Issuer Free Writing Prospectus
Filed Pursuant to Rule 433
Relating to Preliminary Prospectus
dated January 17, 2006
Registration Statement No. 333-128996

 

 

ISSUER FREE WRITING PROSPECTUS DATED

JANUARY 30, 2006

 

H&E Equipment Services, Inc.

 

10,937,500 Shares

 

This information supplements the Preliminary Prospectus dated January 17, 2006.

 

Issuer:  H&E Equipment Services, Inc.

Common stock offered:  10,937,500 shares, all primary

Over-allotment option:  up to 1,640,625 shares, all primary

Price to public:  $18.00 per share (above the expected price range in the Preliminary Prospectus)

Net proceeds to the Company:  approximately $171,343,750 ($198,807,813 if the over-allotment option is exercised in full)
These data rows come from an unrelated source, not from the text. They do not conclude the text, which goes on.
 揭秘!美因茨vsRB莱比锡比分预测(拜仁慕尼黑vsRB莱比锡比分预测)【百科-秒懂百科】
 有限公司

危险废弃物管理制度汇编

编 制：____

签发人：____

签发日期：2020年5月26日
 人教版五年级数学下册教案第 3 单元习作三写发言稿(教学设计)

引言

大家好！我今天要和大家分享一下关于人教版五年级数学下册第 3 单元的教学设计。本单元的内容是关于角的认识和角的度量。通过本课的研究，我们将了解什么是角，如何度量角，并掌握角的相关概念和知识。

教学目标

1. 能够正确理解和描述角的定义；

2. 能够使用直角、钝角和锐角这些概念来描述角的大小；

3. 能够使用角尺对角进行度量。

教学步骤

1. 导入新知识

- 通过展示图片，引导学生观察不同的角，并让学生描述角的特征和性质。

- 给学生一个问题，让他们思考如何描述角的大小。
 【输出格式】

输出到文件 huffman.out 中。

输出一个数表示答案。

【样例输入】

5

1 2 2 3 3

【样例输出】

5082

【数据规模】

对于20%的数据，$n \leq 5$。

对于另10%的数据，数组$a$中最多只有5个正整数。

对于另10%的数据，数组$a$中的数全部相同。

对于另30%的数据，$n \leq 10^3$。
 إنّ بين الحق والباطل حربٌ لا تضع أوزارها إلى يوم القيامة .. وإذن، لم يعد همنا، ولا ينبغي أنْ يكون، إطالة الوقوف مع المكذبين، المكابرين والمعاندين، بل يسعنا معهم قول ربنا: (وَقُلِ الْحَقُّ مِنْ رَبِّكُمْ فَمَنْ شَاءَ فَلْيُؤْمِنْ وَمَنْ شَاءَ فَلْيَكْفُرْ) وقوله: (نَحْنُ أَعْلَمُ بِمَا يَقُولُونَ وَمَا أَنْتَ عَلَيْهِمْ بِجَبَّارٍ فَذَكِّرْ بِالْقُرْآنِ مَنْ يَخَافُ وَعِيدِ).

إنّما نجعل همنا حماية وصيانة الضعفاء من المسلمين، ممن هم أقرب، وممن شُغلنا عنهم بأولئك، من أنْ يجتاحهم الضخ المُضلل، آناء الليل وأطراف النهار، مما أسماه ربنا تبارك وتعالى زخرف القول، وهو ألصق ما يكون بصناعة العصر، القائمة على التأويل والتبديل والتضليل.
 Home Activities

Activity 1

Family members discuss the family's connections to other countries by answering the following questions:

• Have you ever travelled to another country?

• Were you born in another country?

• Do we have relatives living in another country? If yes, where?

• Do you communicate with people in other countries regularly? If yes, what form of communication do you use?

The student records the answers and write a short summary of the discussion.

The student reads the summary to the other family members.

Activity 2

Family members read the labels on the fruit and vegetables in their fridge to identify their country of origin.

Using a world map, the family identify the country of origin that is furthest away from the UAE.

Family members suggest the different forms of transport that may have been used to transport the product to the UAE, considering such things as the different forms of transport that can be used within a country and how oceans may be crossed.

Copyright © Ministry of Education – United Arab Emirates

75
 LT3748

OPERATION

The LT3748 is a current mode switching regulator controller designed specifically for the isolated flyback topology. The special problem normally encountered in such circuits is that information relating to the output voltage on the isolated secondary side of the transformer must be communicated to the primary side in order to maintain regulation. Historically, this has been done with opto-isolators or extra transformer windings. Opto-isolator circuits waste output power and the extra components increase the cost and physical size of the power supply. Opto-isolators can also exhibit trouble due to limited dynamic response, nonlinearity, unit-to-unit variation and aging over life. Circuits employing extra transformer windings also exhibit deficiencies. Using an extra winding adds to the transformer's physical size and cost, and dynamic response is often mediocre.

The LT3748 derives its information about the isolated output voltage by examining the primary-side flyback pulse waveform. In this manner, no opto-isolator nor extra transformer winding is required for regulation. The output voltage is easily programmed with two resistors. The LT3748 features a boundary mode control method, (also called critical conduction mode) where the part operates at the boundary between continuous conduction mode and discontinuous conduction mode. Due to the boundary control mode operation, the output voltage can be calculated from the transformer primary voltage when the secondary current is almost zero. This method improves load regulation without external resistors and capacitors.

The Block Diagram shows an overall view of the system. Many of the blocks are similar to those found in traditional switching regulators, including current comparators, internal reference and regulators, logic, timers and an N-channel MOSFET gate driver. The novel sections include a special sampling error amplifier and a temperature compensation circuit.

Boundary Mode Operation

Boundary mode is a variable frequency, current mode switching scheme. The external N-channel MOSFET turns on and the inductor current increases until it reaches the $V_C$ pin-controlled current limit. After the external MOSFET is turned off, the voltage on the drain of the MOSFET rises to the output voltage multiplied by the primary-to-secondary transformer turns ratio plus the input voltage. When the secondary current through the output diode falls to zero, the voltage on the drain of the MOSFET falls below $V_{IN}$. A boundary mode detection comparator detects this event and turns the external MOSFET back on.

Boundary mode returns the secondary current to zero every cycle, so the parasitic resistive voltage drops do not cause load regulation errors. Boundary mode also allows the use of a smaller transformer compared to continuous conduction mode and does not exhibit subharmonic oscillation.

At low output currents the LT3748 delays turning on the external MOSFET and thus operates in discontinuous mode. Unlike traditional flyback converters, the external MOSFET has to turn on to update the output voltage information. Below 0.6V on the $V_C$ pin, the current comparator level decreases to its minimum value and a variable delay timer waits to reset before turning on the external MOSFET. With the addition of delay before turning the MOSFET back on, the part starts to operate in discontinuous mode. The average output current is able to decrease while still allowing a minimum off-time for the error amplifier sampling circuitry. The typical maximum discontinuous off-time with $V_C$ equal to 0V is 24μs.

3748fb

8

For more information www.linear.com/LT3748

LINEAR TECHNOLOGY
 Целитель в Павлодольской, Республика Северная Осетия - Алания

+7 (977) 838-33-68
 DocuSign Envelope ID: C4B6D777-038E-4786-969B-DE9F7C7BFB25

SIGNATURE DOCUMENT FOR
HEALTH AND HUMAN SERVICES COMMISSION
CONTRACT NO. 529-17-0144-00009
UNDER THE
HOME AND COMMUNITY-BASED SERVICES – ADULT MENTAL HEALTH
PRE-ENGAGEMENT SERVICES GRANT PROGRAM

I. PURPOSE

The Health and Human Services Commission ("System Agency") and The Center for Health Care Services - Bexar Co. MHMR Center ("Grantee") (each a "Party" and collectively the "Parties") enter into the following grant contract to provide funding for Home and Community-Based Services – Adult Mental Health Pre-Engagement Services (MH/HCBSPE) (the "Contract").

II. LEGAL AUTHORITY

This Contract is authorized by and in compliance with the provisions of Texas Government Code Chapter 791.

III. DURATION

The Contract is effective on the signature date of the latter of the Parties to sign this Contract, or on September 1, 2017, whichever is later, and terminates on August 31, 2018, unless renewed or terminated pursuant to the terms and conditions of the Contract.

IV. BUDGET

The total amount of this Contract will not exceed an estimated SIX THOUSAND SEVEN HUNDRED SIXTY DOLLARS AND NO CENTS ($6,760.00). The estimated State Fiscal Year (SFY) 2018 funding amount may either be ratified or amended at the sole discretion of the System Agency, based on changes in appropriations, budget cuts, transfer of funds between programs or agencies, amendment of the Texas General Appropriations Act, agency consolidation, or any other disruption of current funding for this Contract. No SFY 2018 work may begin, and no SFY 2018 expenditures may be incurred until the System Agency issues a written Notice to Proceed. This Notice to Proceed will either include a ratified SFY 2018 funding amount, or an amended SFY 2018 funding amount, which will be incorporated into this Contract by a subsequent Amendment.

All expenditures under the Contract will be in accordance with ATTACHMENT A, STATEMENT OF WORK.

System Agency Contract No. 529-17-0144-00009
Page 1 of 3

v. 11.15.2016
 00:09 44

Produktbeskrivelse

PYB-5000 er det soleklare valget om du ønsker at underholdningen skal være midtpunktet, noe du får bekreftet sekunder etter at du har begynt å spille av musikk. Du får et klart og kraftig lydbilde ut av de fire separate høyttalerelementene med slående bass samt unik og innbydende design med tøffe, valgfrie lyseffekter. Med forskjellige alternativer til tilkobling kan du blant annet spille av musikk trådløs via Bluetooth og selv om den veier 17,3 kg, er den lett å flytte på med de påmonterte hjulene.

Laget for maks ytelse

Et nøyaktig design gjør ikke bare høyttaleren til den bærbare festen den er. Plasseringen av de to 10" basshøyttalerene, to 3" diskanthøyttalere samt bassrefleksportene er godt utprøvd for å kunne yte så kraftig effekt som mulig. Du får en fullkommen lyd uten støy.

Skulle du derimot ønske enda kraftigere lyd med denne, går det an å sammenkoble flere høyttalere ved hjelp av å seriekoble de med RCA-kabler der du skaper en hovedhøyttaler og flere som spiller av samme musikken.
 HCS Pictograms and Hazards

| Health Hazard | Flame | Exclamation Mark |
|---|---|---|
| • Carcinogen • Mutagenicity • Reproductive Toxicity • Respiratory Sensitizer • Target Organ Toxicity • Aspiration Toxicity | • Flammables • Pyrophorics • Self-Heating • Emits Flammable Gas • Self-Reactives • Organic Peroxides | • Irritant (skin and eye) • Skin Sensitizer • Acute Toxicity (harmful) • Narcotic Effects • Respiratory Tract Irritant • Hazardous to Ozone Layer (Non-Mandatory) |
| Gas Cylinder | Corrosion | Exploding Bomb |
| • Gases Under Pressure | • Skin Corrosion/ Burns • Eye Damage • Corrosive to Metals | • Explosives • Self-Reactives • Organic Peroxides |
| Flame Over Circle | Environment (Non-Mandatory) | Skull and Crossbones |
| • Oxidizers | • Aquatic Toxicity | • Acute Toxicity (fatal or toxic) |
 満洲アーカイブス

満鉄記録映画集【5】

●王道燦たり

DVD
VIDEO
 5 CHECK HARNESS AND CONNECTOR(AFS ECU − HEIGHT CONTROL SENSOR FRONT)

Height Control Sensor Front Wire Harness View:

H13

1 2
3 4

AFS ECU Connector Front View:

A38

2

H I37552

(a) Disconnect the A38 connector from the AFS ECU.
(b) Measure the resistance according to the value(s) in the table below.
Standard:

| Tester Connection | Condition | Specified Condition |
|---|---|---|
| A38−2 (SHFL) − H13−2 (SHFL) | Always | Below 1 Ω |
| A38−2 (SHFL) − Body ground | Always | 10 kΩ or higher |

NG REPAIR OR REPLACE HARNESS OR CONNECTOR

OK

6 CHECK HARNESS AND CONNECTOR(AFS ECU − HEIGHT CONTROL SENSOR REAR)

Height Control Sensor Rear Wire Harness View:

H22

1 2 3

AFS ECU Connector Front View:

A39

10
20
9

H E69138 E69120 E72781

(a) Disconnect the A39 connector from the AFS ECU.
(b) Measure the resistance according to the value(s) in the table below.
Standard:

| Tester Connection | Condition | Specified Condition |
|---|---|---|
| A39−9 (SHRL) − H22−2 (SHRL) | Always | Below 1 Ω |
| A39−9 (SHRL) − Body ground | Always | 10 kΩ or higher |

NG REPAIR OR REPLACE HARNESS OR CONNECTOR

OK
Use of proceeds:  In addition to the uses specified in the Preliminary Prospectus, we intend to use the net proceeds attributable to the increase in the public offering price to repay additional outstanding indebtedness under our senior secured credit facility, or for general corporate purposes or for a combination thereof.

 

THE ISSUER HAS FILED A REGISTRATION STATEMENT (INCLUDING A PROSPECTUS) WITH THE SEC FOR THE OFFERING TO WHICH THIS COMMUNICATION RELATES.  BEFORE YOU INVEST, YOU SHOULD READ THE PROSPECTUS IN THAT REGISTRATION STATEMENT AND OTHER DOCUMENTS THE ISSUER HAS FILED WITH THE SEC FOR MORE COMPLETE INFORMATION ABOUT THE ISSUER AND THIS OFFERING.  YOU MAY GET THESE DOCUMENTS FOR FREE BY VISITING EDGAR ON THE SEC WEB SITE AT WWW.SEC.GOV.  ALTERNATIVELY, THE ISSUER, ANY UNDERWRITER OR ANY DEALER PARTICIPATING IN THE OFFERING WILL ARRANGE TO SEND YOU THE PROSPECTUS IF YOU REQUEST IT BY CALLING TOLL-FREE 1-800-221-1037.

 

ANY DISCLAIMERS OR OTHER NOTICES THAT MAY APPEAR BELOW OR ELSEWHERE WITHIN THE EMAIL ARE NOT APPLICABLE TO THIS COMMUNICATION AND SHOULD BE DISREGARDED.  SUCH DISCLAIMERS OR OTHER NOTICES WERE AUTOMATICALLY GENERATED AS A RESULT OF THIS COMMUNICATION BEING SENT VIA BLOOMBERG OR ANOTHER EMAIL SYSTEM.